Review of Immanuel Kant, Critique of Pure Reason, trans. Norman Kemp Smith, with a new introduction by Howard Caygill,
and Norman Kemp Smith,
A Commentary to Kant’s ‘Critique of Pure Reason’, with a new introduction by Sebastian Gardner

A version of this review appeared in The Times Higher Education Supplement, 28 May 2004

These books are a disgrace to publishing.

Immanuel Kant’s revolutionary first Critique is one of the world’s greatest philosophical works, but also one of the most difficult. A. J. Ayer understood it fully only once, when suffering from sunstroke, so what hope is there for the rest of us?
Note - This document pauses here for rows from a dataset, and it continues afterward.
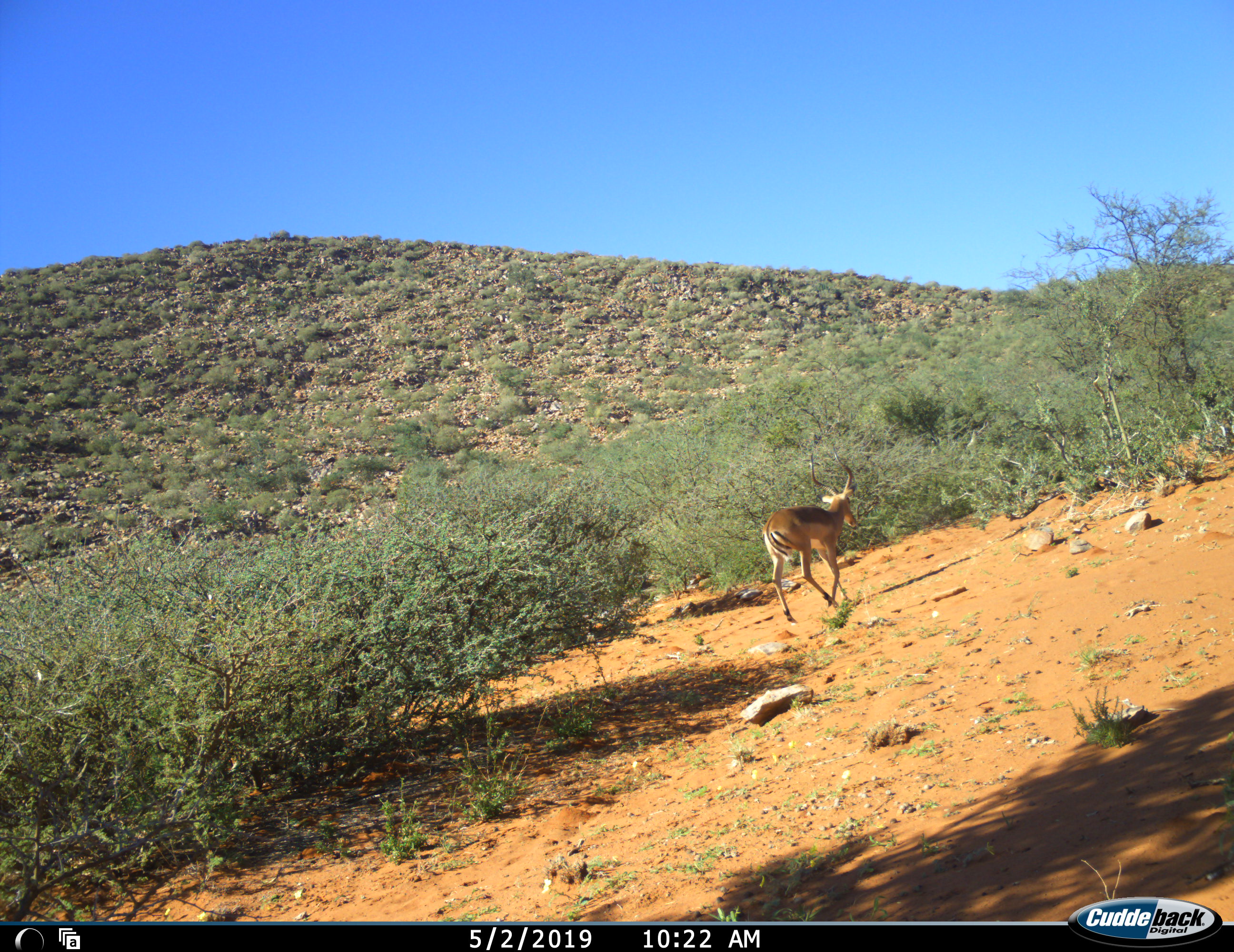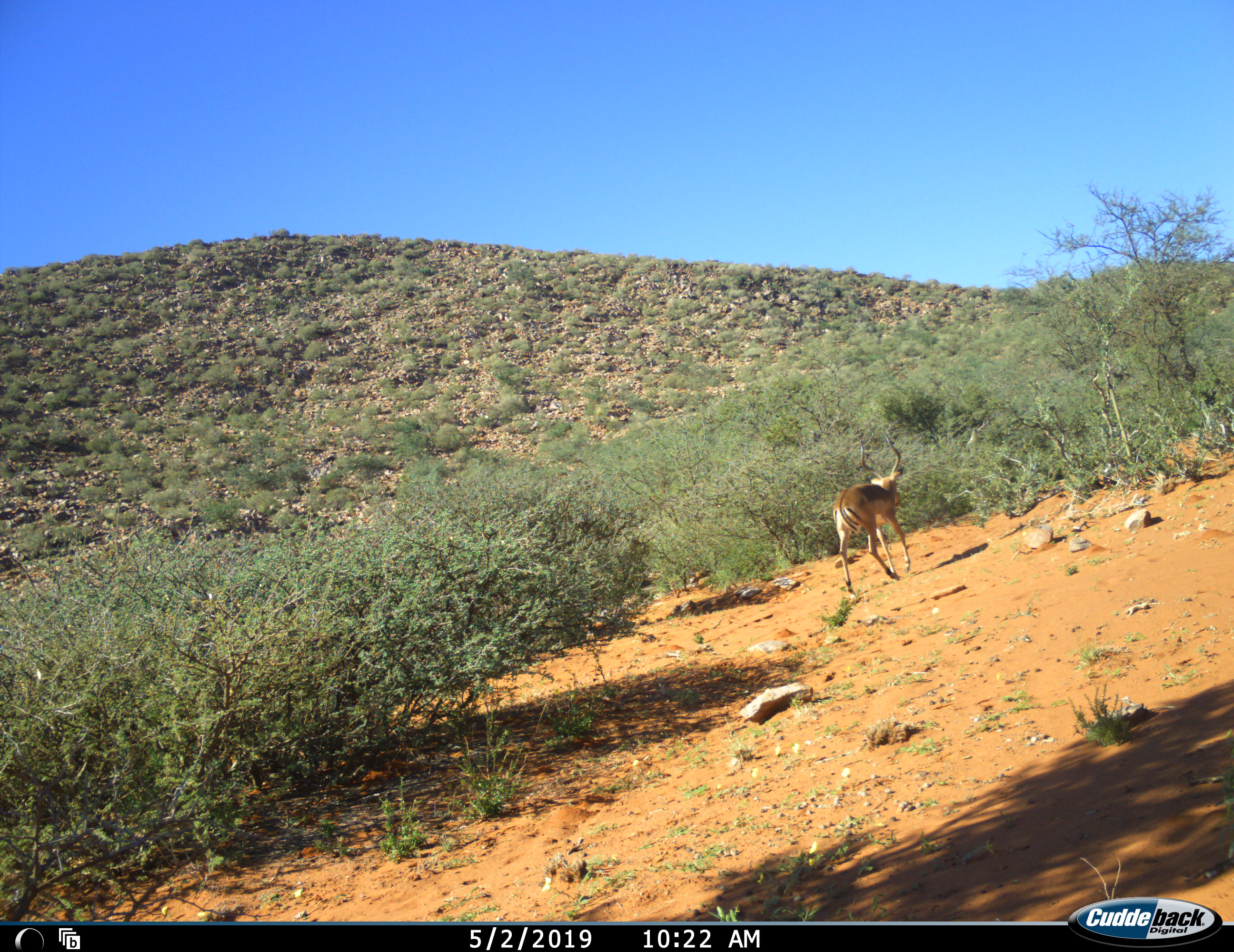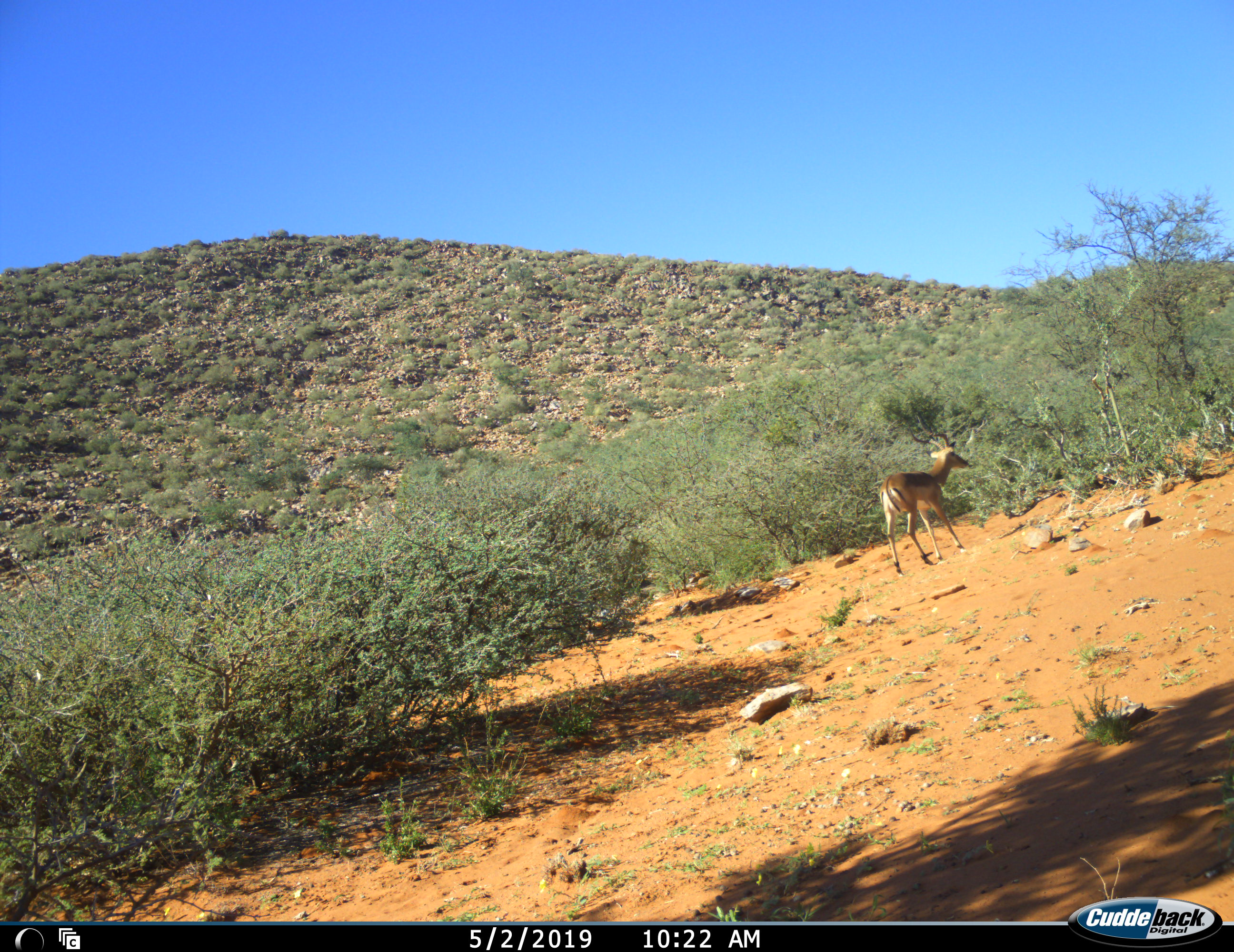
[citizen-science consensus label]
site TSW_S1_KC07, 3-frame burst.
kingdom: Animalia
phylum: Chordata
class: Mammalia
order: Artiodactyla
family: Bovidae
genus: Aepyceros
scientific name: Aepyceros melampus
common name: impala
Impala (Aepyceros melampus), count 1. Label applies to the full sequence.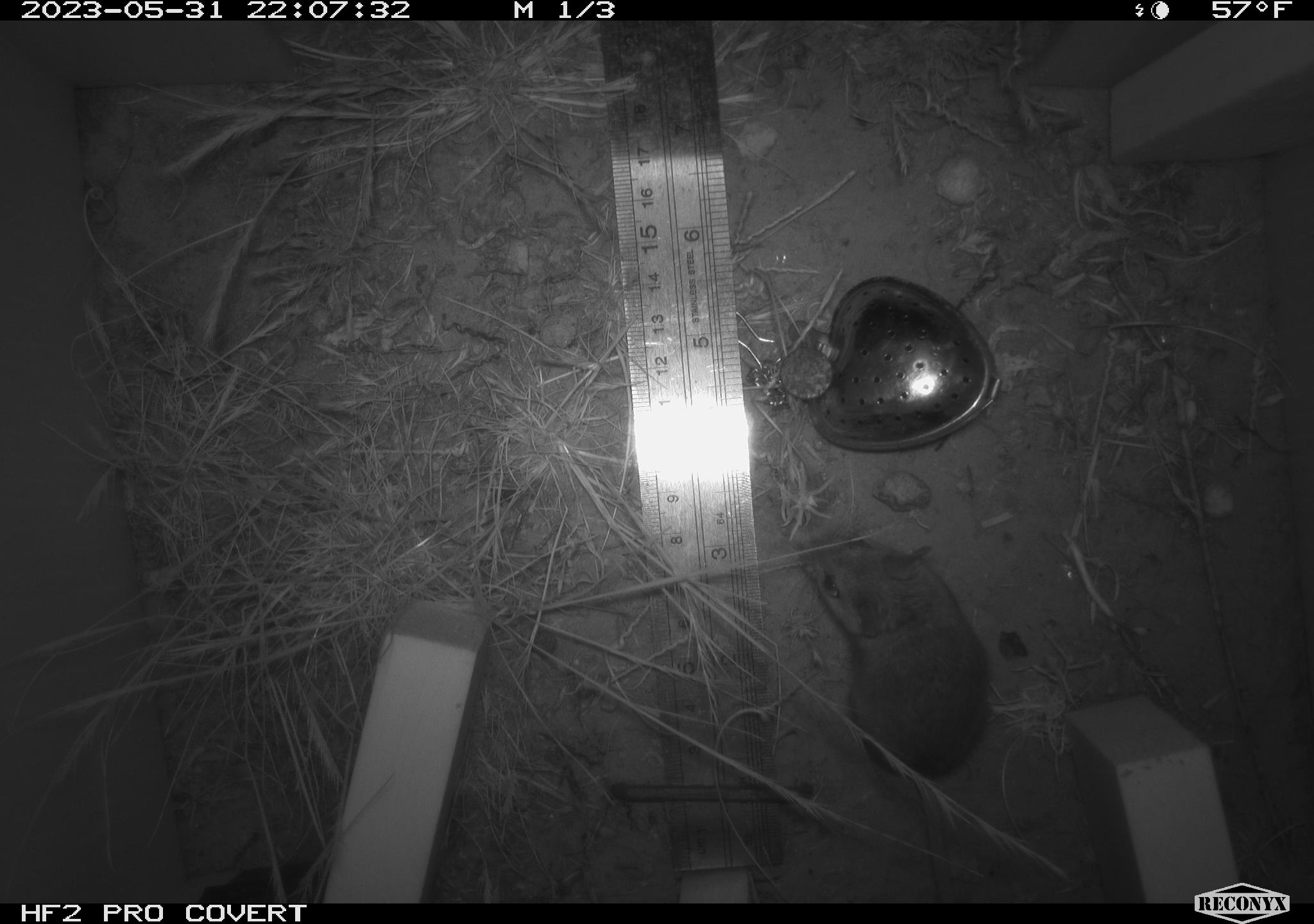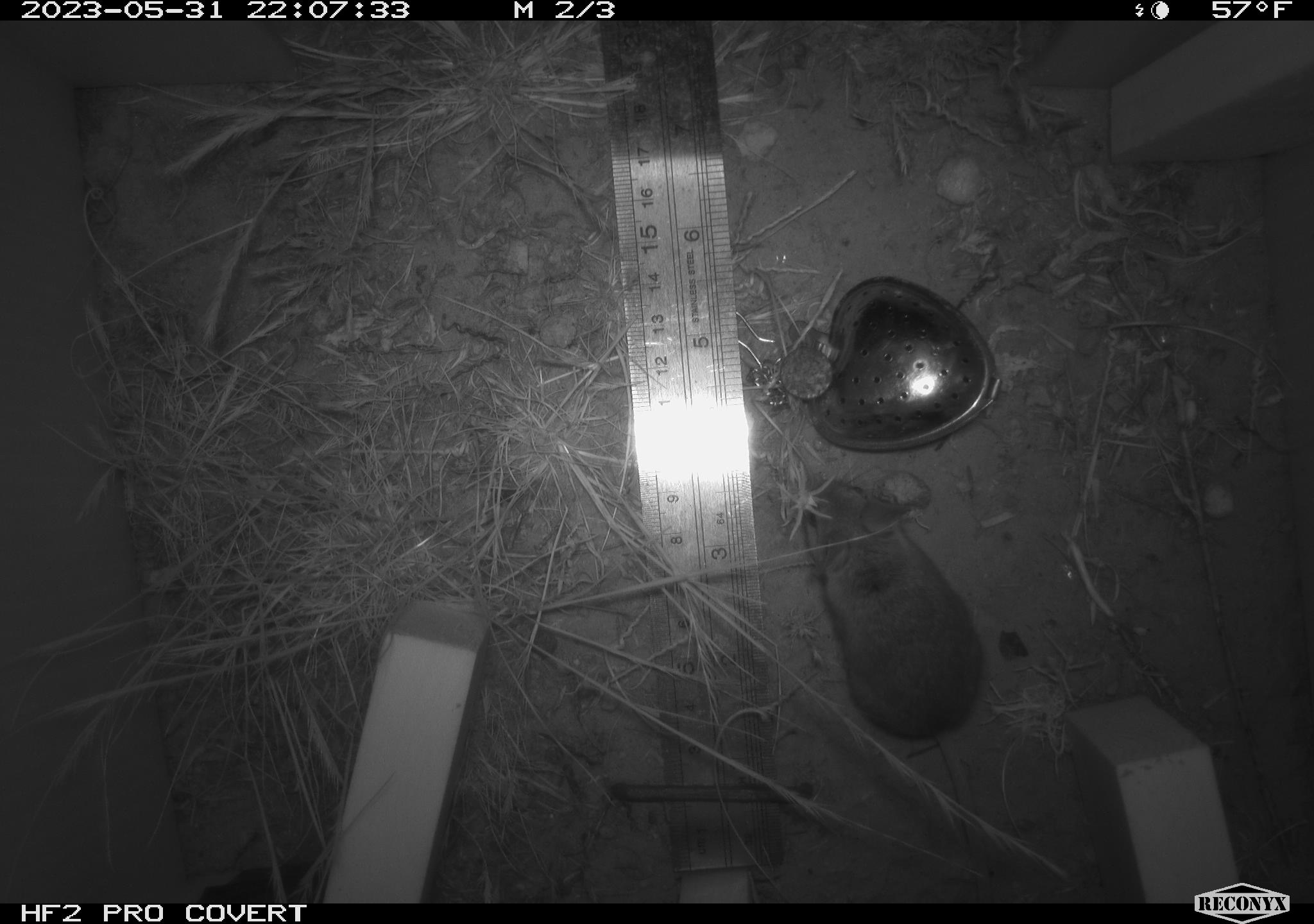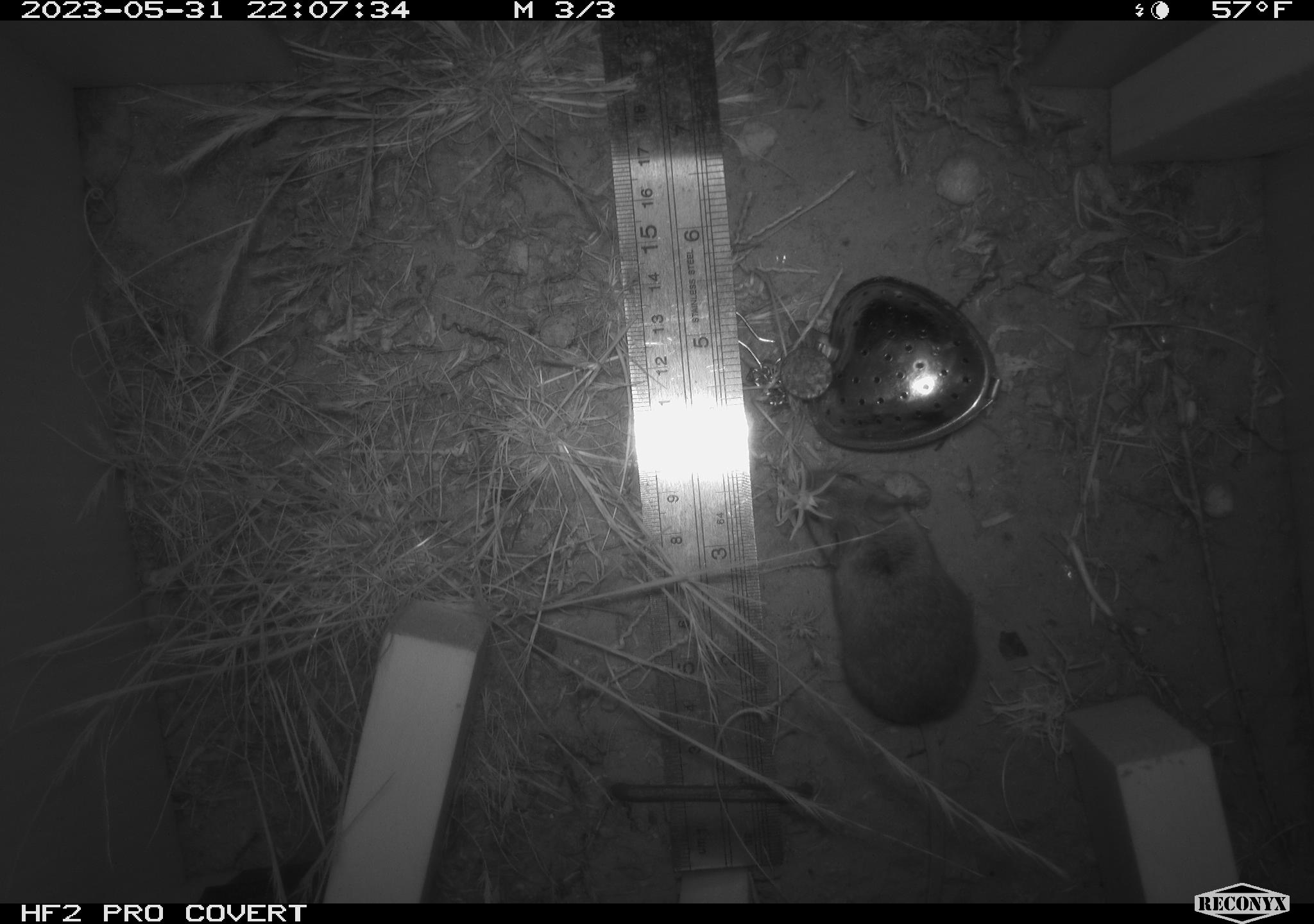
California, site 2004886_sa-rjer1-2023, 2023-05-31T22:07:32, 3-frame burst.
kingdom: Animalia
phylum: Chordata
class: Mammalia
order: Rodentia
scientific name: Rodentia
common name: mouse species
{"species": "mouse species (Rodentia)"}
In Norman Kemp Smith’s words, the work is ‘an enquiry into the conditions, scope and limits of our knowledge’. Above all, perhaps, it is an account of the built-in mental blinkers that constrain us to see the world in terms of certain conceptual categories (principally those of space and time), and prevent us from knowing what lies beyond their purview.

Because Kemp Smith died in 1958, his work is still in copyright. Because his translation and commentary are classics, every serious student of Kant without German must use them, and Palgrave Macmillan are sitting on a monopoly. This brings with it certain responsibilities, shamefully neglected or mishandled in these reissues.

The first responsibility was to commission genuine introductions, not the almost laughably inappropriate (and, in the case of the Critique, woefully edited) ones we find here, which tell us more about Kemp Smith than about Kant. These are learned essays on secondary philosophical scholarship, a topic that should at most have been relegated to short, late, skippable subsections. As Kant himself, in his Preface, says about bad books, ‘The reader is not allowed to arrive sufficiently quickly at a conspectus of the whole.’ The ‘introductions’ assume considerable prior knowledge of the works they purport to introduce, and will only bore and confuse the newcomer to Kant. Howard Caygill’s introduction is defective even in its own terms, barely mentioning Kant’s key predecessor, David Hume, and ignoring his leading successor, Arthur Schopenhauer.

The original editions are typographically rebarbative, having been set in the 1920s in a dated and off-putting style. After 75 and more years, they should have been reset to a more modern, user-friendly design. At the very least, the minimal trouble should have been taken of finding sharp copies to reproduce. The type in the overpriced Commentary is horribly blurred: either we are not being offered a first-generation copy, or the camera-work is culpably negligent. The original impression is greatly superior.

Moreover, Sebastian Gardner’s introduction is set in a typeface and to a measure that hideously fails to match the main text (nor are his notes at the foot of the page, as the other notes are). The numbering of the preliminary pages has changed, but a back-reference on p. 39 of the Critique is unaltered. The Commentary’s cover refers to a non-existent jacket, and its translator’s dedication is in the wrong place, making it look like the introducer’s. The one sentence written by the publisher (p. xxiv) is clumsily opaque. Neither blurb contains a single word about what Kant said.

These are perfect case-studies for a course on how not to reissue classic works as textbooks. Students, who have no choice, have been poorly served.